On the basis of the descriptions and pictures offered by LBA and the plaintiff, the parcel herein concerned is a fifty feet by forty feet lot bounded by the plaintiff on its western side, LBA on its eastern side, a disinterested, third-party entity on its southern side, and an open northern facade along Johnson Avenue. The pictures make it particularly clear that the plaintiff had erected a roll-down gate on the northern exposure by cutting off what the plaintiff asserts was a portion of LBA's fence. The plaintiff suggests that this gate was installed in 1983 whereas LBA asserts that it was in the year 2000. Curiously, however, LBA never indicated that it had constructed any fence besides the one along the eastern line of the subject property. Hence, although we don't know for certain who erected the fence along the northern side of the parcel, we know by the plaintiff's admission that neither he nor his brother did. It therefore follows that the plaintiff was not responsible for any substantial enclosure of the subject property. The various cases hereinabove cited leave debatable the issue of whether the plaintiff's assertions of clearing and maintaining the property, constructing a drainage pipe on the south side of the property to prevent water build up on the property, his removal of brush, and the storing of merchandise from his sister's store on the property, all for allegedly more than 10 years, actually constitute usual cultivation or improvement.

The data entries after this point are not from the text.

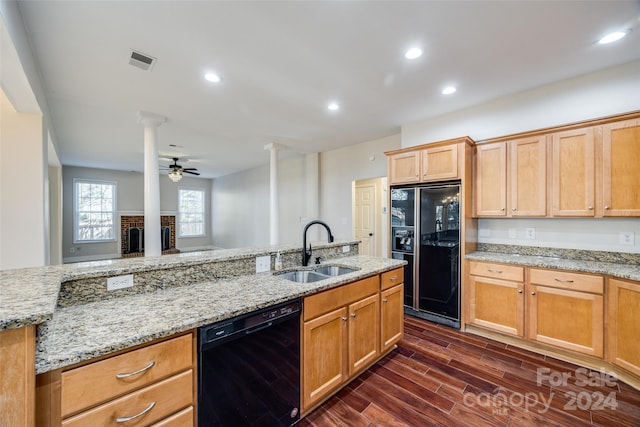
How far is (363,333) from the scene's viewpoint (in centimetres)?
Result: 209

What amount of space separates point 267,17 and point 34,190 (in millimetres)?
2926

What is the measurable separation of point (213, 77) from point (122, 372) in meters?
2.64

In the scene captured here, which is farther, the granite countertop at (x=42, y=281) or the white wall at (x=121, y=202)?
the white wall at (x=121, y=202)

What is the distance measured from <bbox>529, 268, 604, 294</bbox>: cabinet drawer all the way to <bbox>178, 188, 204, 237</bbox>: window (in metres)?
10.4

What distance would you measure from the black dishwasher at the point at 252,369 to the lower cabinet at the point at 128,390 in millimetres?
71

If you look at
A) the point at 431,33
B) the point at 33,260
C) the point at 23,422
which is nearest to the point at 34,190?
the point at 33,260

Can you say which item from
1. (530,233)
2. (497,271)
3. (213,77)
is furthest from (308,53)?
(530,233)

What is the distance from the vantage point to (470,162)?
3.08 metres

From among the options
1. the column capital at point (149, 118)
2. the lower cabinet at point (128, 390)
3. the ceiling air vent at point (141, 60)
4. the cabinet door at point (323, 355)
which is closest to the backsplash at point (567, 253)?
the cabinet door at point (323, 355)

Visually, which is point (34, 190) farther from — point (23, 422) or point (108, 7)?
point (23, 422)

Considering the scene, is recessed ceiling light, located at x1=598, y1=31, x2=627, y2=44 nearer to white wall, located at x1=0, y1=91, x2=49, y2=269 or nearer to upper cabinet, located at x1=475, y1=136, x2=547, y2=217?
upper cabinet, located at x1=475, y1=136, x2=547, y2=217

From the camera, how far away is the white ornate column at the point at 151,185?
12.0ft

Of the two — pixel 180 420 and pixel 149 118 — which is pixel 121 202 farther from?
pixel 180 420

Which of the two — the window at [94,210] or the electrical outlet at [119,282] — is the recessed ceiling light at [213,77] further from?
the window at [94,210]
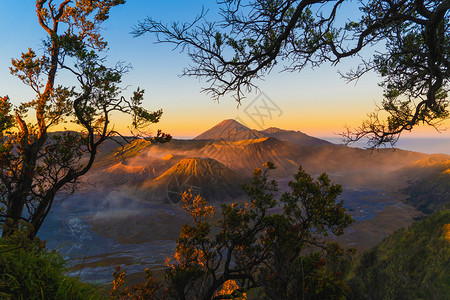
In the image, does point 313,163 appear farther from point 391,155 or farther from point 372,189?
point 391,155

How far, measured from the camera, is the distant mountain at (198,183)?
3787 inches

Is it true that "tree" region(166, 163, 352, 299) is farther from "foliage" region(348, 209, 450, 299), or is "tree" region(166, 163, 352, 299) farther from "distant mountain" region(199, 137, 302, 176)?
"distant mountain" region(199, 137, 302, 176)

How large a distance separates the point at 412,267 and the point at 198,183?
9014cm

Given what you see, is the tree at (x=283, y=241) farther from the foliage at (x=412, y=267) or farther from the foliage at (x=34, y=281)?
the foliage at (x=34, y=281)

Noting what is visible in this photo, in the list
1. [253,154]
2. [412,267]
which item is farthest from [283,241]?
[253,154]

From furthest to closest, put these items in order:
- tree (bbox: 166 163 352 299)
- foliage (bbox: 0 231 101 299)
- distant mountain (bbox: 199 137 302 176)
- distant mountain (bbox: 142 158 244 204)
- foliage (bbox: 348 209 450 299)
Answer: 1. distant mountain (bbox: 199 137 302 176)
2. distant mountain (bbox: 142 158 244 204)
3. foliage (bbox: 348 209 450 299)
4. tree (bbox: 166 163 352 299)
5. foliage (bbox: 0 231 101 299)

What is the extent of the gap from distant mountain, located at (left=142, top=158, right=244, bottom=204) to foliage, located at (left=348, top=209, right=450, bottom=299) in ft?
268

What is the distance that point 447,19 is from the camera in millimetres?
4848

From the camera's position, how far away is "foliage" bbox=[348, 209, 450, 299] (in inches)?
336

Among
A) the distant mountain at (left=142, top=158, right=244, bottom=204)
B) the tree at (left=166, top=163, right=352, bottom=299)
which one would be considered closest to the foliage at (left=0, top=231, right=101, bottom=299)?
the tree at (left=166, top=163, right=352, bottom=299)

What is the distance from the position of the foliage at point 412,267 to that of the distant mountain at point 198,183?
81.6 m

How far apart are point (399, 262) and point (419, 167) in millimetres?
145425

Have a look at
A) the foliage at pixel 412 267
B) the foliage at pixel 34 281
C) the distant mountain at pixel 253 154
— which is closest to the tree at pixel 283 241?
the foliage at pixel 412 267

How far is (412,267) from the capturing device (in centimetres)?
1153
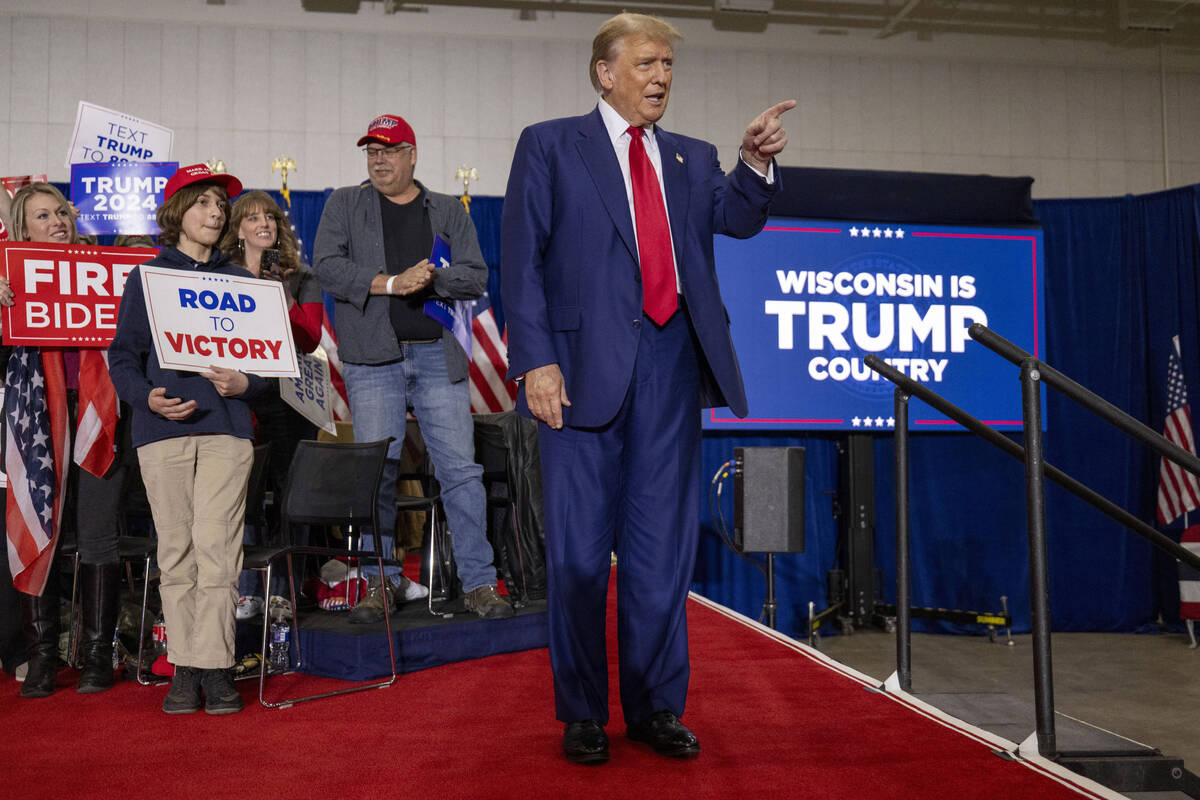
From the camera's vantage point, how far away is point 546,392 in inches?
77.5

In light of the fact that no overhead cover existed on the property,

one is hardpressed to visualize the type of sellable second-hand merchandise that would be capable of being stored thereon. In any event, it is apparent as reinforced by the very issues raised by the plaintiff that the plaintiff has failed to demonstrate by clear and convincing evidence, the common law requirements of hostile possession, under a claim of right, which was actual, open and notorious, exclusive, and continuous for the statutory ten year period. Therefore, LBA's motion and Prudential's cross motion for summary judgment to dismiss the plaintiff's amended complaint for ownership by adverse possession to that parcel of property comprising 170 Johnson Avenue, Block 3071, Lot 10, is granted. This constitutes the decision [*6]and Order of this Court.